The result of the effect of BCP on arginase activity in penile tissues of paroxetine induced erectile dysfunction in rats is presented in Fig. 3. Arginase activity was significantly (p < 0.01) higher in PD group when compared with NC group. However, there was significant reduction in arginase activity of PD rat groups administered BCP (20 mg/kg) and SD (20 mg/kg) (p < 0.05) and the combination of BCP (20 mg/kg) and SD (20 mg/kg) (p < 0.01) in comparison to PD control group (Fig. 3).
As shown in Fig. 4, there was significant (p < 0.05) decrease in ADA activity of penile tissues in rats treated with SD and combination of BCP and SD when compared with NC group. ADA activity was significantly (p < 0.01) higher in PD group as compared to NC group. Significant reduction in ADA activity of PD rats treated with BCP (20 mg/kg) (p < 0.05), SD (20 mg/kg) (p < 0.01), and the combination of BCP (20 mg/kg) and SD (20 mg/kg) (p < 0.01) in comparison to PD rat group was observed.

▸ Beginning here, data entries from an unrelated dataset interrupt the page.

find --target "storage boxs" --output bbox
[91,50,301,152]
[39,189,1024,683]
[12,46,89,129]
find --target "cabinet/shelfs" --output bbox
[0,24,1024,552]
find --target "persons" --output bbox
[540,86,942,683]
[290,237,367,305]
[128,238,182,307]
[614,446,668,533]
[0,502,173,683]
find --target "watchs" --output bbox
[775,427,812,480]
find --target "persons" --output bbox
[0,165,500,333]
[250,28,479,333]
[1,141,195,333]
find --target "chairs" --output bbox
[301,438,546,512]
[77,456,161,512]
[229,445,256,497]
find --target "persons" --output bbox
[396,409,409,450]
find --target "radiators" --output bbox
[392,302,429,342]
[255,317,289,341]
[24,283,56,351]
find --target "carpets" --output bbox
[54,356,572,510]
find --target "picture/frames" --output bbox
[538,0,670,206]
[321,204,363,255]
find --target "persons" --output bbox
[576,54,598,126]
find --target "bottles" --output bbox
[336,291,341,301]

Figure 5 reveals the effect of SD, BCP and their combination on ACE activity in penile tissues of normal and paroxetine-induced rats. The activity of ACE was significantly (p < 0.01) elevated in PD rat group when compared with NC group. Furthermore, PD rat groups treated with BC (10 mg/kg) (p < 0.05), BCP (20 mg/kg) and SD (20 mg/kg) and combination of BCP (20 mg/kg) and SD (20 mg/kg) had significantly (p < 0.05) lower ACE activity in comparison to the PD group.
Figure 6 depicts a significant (p < 0.01) increase in the level of lipid peroxidation (LPO) of PD rat group when compared with NC group. However, the administration of BCP (10 & 20 mg/kg), SD (20 mg/kg) and both BCP (20 mg/kg) and SD (20 mg/kg) in PD rats caused significant (p < 0.01) reduction in LPO level as compared to PD group (Fig. 6). Normal rats treated with SD and BCP + SD had significantly (p < 0.05) lower LPO in comparison to the NC group (Fig. 6).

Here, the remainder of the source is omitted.